_ ¡Lesbiana, tortillera, bollera! ¡Ojalá te mueras de hambre y tu negocio se pudra!
_ ¡Mierda!, ¡eso es lo que eres, una insolidaria!
Una semana lleva retumbando en mis oídos estas palabras, siete días de calvario en una soledad maldita, encarcelado en las paredes de cada letra que salió de mis labios.
Hace una semana María estaba en las puertas de su bar, callada, cabizbaja, con la mirada perdida en el suelo, perdida en la distancia de aquella estrecha callejuela. Siete policías nacionales estaban junto a ella, en silencio, expectantes, sin ademán de moverse, como escudos soportando aquellos gritos, aquellas voces que nacieron de un odio espontáneo, sin causa. De la boca de María no salió palabra alguna, contuvo un silencio aterrador, y de la comisura de sus labios se desprendía un intento liviano por comenzar a llorar, pero no soltó una lágrima. Y en sus ojos…. la tristeza, el dolor,…un dolor insufrible provocado por aquellas malditas palabras hirientes.
María no quiso secundar la huelga general, los que estuvimos allí no supimos porqué ese día decidió abrir su negocio, no la dejamos hablar.
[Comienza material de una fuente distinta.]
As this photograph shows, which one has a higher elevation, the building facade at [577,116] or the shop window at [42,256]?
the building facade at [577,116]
Ese derecho suyo fue humillado por nuestro derecho a un insulto, a una expresión grotesca y ultrajada de la palabra, al apuñalamiento de una persona mediante letras instigadoras.
Y allí estaba yo, entre el grupo, gritando, escondido entre unos manifestantes informadores,…Informadores de qué, me pregunto, ¿del odio irracional?, ¿de la barbarie de la condición humana? Allí me encontraba, en aquel piquete informativo para querer explicar porqué motivo había que secundar aquella huelga general, porqué la calle tenía que ser tomada por los ciudadanos. Y allí permanecí, encapuchado, ocultando mi rostro, no quería que me reconocieran, que supieran quien era; gritándole a María aquellas palabras insidiosas a su persona, sin saber quien era esa mujer, quien era aquella desconocida.
He amanecido con una enorme lágrima en cada ojo, que cubre mi visión, pero que me sirve para limpiar mi mirada. Ha pasado una semana y los días no han tenido el color del arco iris, han sido días grises, oscuros, llenos de tristeza y vergüenza. Y hoy salir a la calle me aterra, pero debo enfrentarme a mis miedos, a mis temores, hoy debo confesar la verdad, hoy debo pedir perdón a María.
He entrado en su bar, temeroso, sonrojado, y allí está María sirviendo unas copas a las parejas que están en la barra. Con una sonrisa tímida, casi inapreciable, me ha mirado y me ha dicho _buenas tardes-. Mi mirada no encuentra escapatoria, no halla salida a esta situación y en voz baja y temblorosa, le saludo sin apenas hacerme oír. Al acercarse al extremo de la barra donde me he colocado, mis únicas palabras _lo siento, perdóneme,…perdóneme el dolor que le hice-.. María me ha tendido su mano, ha acariciado mi rostro y con su mirada y su silencio me ha perdonado por aquellas palabras que hace una semana le dije.
He vuelto a casa y allí se encuentran mis padres, sonrientes, felices y llenos de orgullo. Hoy, cuando cumplo quince años, en esta adolescencia cambiante, les he confesado mi homosexualidad y he sido perdonado por María.